— The task —
Find every line in the items below that contains the word "separation" and copy each one. Case matters.
>> Start Data in this exercise
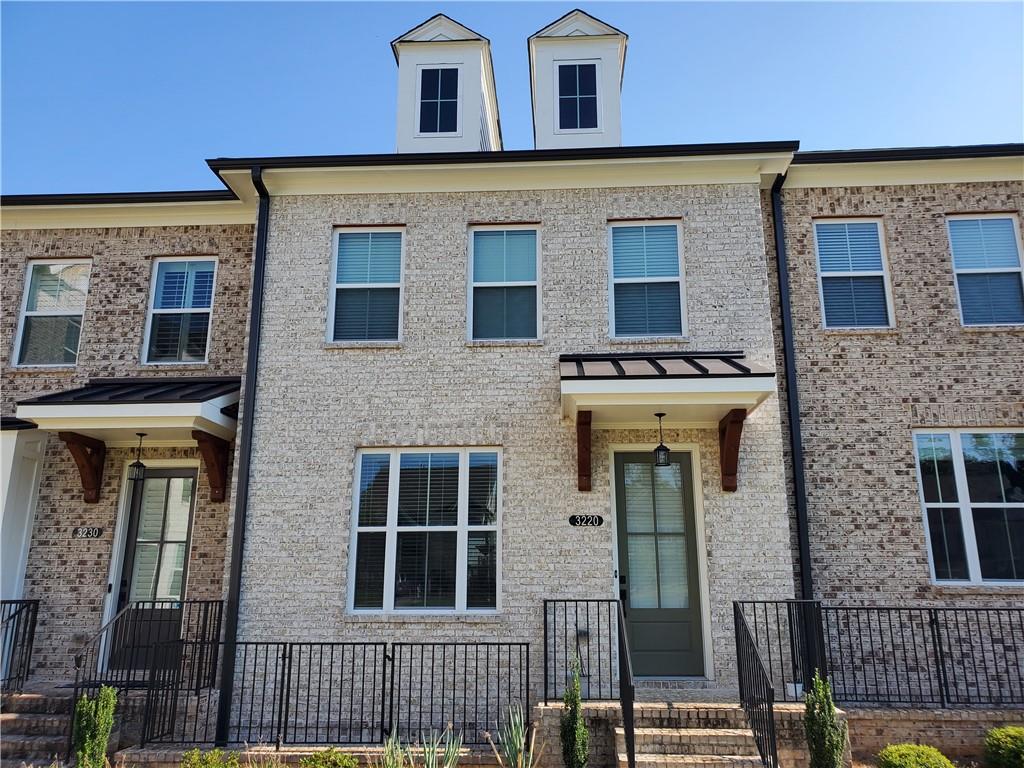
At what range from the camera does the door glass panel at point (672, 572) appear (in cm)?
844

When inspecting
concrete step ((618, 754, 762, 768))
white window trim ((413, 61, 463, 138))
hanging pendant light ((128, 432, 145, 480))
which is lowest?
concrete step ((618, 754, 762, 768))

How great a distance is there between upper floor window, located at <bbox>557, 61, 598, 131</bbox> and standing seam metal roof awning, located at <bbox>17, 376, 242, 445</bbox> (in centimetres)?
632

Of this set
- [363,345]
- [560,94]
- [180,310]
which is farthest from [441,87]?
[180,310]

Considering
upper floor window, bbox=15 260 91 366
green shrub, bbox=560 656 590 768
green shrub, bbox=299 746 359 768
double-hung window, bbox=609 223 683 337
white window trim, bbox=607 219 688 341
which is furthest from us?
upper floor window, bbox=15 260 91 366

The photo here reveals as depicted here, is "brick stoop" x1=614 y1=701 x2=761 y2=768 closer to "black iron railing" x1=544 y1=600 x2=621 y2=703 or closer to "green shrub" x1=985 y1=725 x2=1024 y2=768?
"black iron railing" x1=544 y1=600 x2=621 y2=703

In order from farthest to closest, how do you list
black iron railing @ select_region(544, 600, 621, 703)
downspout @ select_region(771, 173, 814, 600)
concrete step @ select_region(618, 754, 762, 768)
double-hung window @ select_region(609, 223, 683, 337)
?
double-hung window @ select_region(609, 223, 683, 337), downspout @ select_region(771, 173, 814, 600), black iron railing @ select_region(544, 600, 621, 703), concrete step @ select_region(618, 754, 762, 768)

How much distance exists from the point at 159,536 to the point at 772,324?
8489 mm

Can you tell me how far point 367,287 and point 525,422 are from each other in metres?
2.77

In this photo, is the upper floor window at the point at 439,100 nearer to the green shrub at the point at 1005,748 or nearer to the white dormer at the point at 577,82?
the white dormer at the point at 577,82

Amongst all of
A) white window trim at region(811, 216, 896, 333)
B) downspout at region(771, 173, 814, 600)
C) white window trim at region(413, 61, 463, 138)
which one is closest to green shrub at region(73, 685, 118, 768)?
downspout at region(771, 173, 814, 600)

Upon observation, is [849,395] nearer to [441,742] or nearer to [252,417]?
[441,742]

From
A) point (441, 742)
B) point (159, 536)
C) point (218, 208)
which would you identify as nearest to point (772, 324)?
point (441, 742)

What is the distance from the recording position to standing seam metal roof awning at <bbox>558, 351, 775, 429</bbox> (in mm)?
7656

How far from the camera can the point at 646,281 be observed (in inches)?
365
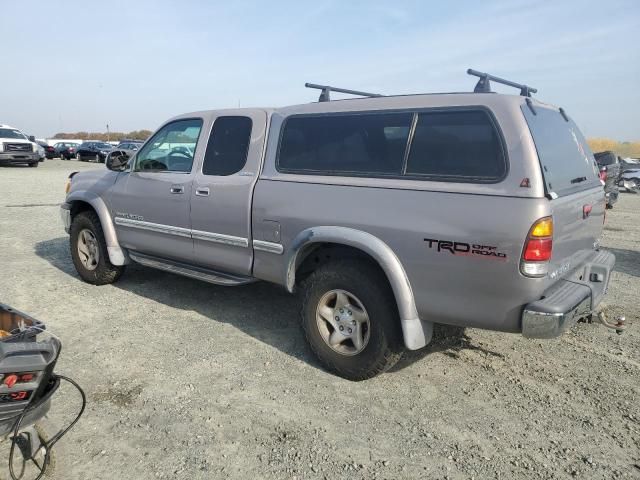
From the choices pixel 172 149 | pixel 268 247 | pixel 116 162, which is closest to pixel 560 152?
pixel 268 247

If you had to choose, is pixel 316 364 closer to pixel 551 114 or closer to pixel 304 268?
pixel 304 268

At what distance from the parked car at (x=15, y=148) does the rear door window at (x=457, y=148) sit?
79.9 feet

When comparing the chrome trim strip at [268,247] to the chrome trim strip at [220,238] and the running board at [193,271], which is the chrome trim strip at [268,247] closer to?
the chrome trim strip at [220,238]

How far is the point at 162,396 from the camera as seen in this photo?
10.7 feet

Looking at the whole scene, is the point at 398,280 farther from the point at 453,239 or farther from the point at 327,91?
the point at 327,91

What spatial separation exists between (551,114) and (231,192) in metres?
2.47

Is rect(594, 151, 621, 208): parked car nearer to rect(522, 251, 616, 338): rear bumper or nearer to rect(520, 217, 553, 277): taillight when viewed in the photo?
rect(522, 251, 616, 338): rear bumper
>> End Data in this exercise
>> Start Data in this exercise
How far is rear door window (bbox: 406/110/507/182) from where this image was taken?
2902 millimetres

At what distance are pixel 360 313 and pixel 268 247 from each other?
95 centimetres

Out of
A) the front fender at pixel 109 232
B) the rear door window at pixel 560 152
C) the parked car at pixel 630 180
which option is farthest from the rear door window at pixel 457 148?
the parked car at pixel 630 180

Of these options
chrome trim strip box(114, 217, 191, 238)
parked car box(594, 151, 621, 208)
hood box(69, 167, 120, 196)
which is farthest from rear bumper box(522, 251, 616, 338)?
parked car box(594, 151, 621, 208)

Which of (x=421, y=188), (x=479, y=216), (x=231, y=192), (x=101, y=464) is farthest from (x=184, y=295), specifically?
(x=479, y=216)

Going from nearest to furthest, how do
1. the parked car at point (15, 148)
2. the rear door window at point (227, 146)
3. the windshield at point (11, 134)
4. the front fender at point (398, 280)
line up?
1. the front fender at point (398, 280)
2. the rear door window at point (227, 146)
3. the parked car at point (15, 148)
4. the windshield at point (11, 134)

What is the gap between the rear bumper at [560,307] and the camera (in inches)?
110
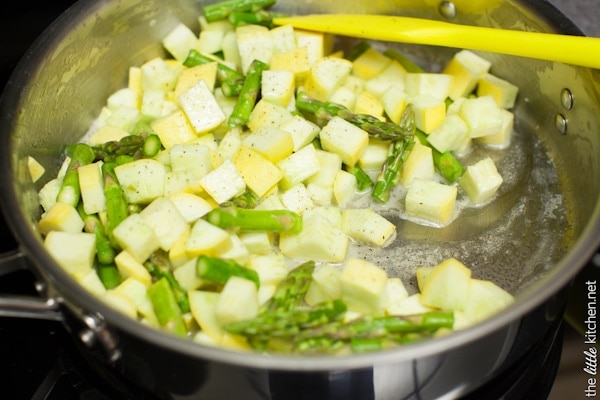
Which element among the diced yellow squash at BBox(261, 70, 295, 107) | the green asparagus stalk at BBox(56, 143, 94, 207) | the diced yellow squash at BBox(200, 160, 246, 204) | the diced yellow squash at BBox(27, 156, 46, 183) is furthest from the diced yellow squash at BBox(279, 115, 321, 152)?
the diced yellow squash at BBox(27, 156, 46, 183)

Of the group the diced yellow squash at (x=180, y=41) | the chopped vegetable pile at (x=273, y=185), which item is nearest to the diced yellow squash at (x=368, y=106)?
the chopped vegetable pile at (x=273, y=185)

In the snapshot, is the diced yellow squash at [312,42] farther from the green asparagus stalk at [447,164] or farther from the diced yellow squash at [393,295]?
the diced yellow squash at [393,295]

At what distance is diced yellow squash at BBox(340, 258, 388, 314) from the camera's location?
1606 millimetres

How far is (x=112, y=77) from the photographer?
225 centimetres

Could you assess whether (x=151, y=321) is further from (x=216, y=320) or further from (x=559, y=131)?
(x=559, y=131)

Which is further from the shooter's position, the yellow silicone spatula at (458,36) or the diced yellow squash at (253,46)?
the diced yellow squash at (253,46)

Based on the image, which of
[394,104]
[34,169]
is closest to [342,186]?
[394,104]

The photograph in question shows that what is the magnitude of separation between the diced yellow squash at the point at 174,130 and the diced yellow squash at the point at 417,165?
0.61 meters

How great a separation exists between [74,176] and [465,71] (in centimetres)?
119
>> End Data in this exercise
>> Start Data in this exercise
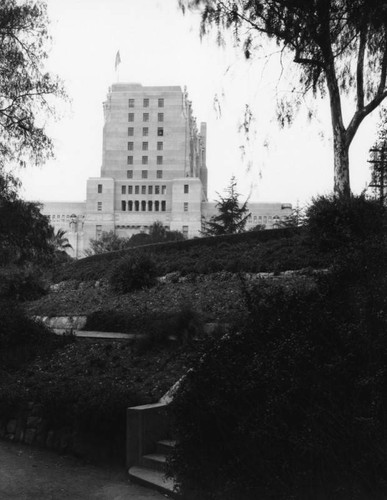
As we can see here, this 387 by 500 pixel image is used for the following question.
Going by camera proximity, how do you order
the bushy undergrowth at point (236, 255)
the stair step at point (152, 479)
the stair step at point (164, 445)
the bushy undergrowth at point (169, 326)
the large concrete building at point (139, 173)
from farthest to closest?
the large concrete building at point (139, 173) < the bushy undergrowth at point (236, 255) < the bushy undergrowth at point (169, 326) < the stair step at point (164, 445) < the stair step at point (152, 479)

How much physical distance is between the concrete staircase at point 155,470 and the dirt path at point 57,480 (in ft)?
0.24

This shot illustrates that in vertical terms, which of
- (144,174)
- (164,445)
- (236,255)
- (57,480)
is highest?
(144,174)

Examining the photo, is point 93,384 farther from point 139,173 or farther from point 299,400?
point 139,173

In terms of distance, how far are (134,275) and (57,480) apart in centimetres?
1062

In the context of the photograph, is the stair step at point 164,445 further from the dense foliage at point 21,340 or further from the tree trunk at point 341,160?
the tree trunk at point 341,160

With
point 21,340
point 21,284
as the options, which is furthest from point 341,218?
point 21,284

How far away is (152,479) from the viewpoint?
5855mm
>> End Data in this exercise
— Expected answer —
What spatial separation exists between (551,114) and (231,192) in metres?
The photograph in question shows that what is the magnitude of separation between the diced yellow squash at the point at 174,130 and the diced yellow squash at the point at 417,165?
How great a separation exists between [74,176] and [465,71] (in centimetres)?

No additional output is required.